Problem requirements: Take the entries below and print all of them exactly, please.

Items:

▬▬▬

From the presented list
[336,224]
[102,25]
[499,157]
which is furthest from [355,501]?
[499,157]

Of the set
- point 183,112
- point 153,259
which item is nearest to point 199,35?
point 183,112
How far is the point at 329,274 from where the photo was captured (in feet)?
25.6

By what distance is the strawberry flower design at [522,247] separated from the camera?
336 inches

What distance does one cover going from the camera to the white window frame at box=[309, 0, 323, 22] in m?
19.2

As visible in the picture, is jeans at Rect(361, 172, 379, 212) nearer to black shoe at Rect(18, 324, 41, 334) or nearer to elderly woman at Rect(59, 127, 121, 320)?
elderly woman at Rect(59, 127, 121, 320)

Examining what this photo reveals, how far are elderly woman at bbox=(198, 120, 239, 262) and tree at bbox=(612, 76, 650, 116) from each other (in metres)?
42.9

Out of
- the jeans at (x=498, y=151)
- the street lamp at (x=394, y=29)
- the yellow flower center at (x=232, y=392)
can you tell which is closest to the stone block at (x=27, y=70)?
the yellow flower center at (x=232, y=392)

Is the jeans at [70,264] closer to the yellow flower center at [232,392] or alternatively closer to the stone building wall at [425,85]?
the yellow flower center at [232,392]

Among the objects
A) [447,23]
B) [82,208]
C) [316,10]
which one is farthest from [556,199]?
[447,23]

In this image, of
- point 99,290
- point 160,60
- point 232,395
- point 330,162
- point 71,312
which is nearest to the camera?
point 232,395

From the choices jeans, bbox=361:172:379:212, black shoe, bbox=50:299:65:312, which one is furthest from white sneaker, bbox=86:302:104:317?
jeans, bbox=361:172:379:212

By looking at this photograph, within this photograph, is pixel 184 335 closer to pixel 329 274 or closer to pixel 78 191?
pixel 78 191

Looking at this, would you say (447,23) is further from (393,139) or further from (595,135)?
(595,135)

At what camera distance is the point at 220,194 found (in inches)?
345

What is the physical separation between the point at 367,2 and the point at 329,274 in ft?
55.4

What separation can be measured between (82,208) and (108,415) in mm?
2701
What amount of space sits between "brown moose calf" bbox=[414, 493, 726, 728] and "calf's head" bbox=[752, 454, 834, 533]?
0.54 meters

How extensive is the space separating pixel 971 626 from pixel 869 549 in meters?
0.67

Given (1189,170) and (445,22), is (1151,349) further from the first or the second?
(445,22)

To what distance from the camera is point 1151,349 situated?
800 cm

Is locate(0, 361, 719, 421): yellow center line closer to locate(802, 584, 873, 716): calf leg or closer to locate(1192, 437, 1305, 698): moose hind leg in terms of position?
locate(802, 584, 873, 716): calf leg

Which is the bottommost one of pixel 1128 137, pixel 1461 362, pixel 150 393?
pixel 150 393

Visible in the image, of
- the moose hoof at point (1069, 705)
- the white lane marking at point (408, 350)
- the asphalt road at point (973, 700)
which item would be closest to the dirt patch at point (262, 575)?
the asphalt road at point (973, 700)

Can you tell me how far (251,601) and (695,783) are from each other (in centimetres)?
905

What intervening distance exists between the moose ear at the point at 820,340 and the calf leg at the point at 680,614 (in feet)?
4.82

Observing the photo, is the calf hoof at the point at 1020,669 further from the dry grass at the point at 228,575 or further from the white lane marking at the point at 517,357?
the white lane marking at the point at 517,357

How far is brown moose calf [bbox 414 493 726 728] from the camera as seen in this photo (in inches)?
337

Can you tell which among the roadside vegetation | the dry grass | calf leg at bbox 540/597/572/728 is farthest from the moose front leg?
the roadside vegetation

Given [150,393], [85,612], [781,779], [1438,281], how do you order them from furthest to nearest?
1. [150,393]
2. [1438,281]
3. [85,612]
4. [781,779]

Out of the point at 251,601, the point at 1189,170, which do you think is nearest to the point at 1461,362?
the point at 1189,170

▬▬▬

Solution to the problem:
From the presented list
[336,224]
[102,25]
[499,157]
which is furthest from [355,501]?
[499,157]

Of the set
- point 183,112
- point 153,259
which item is nearest to point 199,35?
point 183,112
How far is the point at 329,274 from where the photo was captured (in feet)?
25.6

By what distance is the strawberry flower design at [522,247] separated from the camera?
336 inches

What distance does one cover going from the camera to the white window frame at box=[309, 0, 323, 22] in m?
19.2

As visible in the picture, is jeans at Rect(361, 172, 379, 212) nearer to black shoe at Rect(18, 324, 41, 334) or nearer to elderly woman at Rect(59, 127, 121, 320)?
elderly woman at Rect(59, 127, 121, 320)

Examining what this photo reveals, how far are elderly woman at bbox=(198, 120, 239, 262) and tree at bbox=(612, 76, 650, 116) from each other (in metres)?
42.9

Out of
- the jeans at (x=498, y=151)
- the street lamp at (x=394, y=29)
- the yellow flower center at (x=232, y=392)
can you tell which is closest to the stone block at (x=27, y=70)?
the yellow flower center at (x=232, y=392)

Is the jeans at [70,264] closer to the yellow flower center at [232,392] or alternatively closer to the stone building wall at [425,85]?
the yellow flower center at [232,392]

Among the objects
A) [447,23]
B) [82,208]
C) [316,10]
which one is farthest from [556,199]?
[447,23]

In this image, of
- point 99,290
- point 160,60
- point 232,395
- point 330,162
- point 71,312
which is nearest to the camera?
point 232,395

From the choices jeans, bbox=361:172:379:212, black shoe, bbox=50:299:65:312, which one is furthest from white sneaker, bbox=86:302:104:317?
jeans, bbox=361:172:379:212

By looking at this photograph, within this photograph, is pixel 184 335 closer to pixel 329 274 or closer to pixel 78 191?
pixel 78 191

Looking at this, would you say (447,23) is further from (393,139) or further from (595,135)?
(595,135)

At what camera distance is the point at 220,194 found (in inches)?
345

What is the physical separation between the point at 367,2 and the point at 329,274 in ft?
55.4

What separation can be measured between (82,208) and (108,415) in mm?
2701
What amount of space sits between "brown moose calf" bbox=[414, 493, 726, 728] and "calf's head" bbox=[752, 454, 834, 533]?
0.54 meters

How extensive is the space separating pixel 971 626 from pixel 869 549 in meters?
0.67

Given (1189,170) and (445,22), is (1151,349) further from the first or the second?
(445,22)

To what distance from the camera is point 1151,349 situated?
800 cm

Is locate(0, 361, 719, 421): yellow center line closer to locate(802, 584, 873, 716): calf leg or closer to locate(1192, 437, 1305, 698): moose hind leg in terms of position?
locate(802, 584, 873, 716): calf leg

Which is the bottommost one of pixel 1128 137, pixel 1461 362, pixel 150 393?
pixel 150 393

Visible in the image, of
- the moose hoof at point (1069, 705)
- the white lane marking at point (408, 350)
- the asphalt road at point (973, 700)
which item would be closest to the dirt patch at point (262, 575)?
the asphalt road at point (973, 700)

Can you tell me how far (251,601) and (695,783) are from each other (in centimetres)?
905

What intervening distance exists between the moose ear at the point at 820,340 and the calf leg at the point at 680,614 (in feet)?
4.82

Observing the photo, is the calf hoof at the point at 1020,669 further from the dry grass at the point at 228,575 or further from the white lane marking at the point at 517,357?
the white lane marking at the point at 517,357

How far is brown moose calf [bbox 414 493 726 728] from the camera as seen in this photo (in inches)?
337

Can you tell which among the roadside vegetation | the dry grass | calf leg at bbox 540/597/572/728 is farthest from the moose front leg?
the roadside vegetation

Given [150,393], [85,612], [781,779], [1438,281], how do you order them from furthest to nearest?
1. [150,393]
2. [1438,281]
3. [85,612]
4. [781,779]

Out of the point at 251,601, the point at 1189,170, which do you think is nearest to the point at 1461,362?
the point at 1189,170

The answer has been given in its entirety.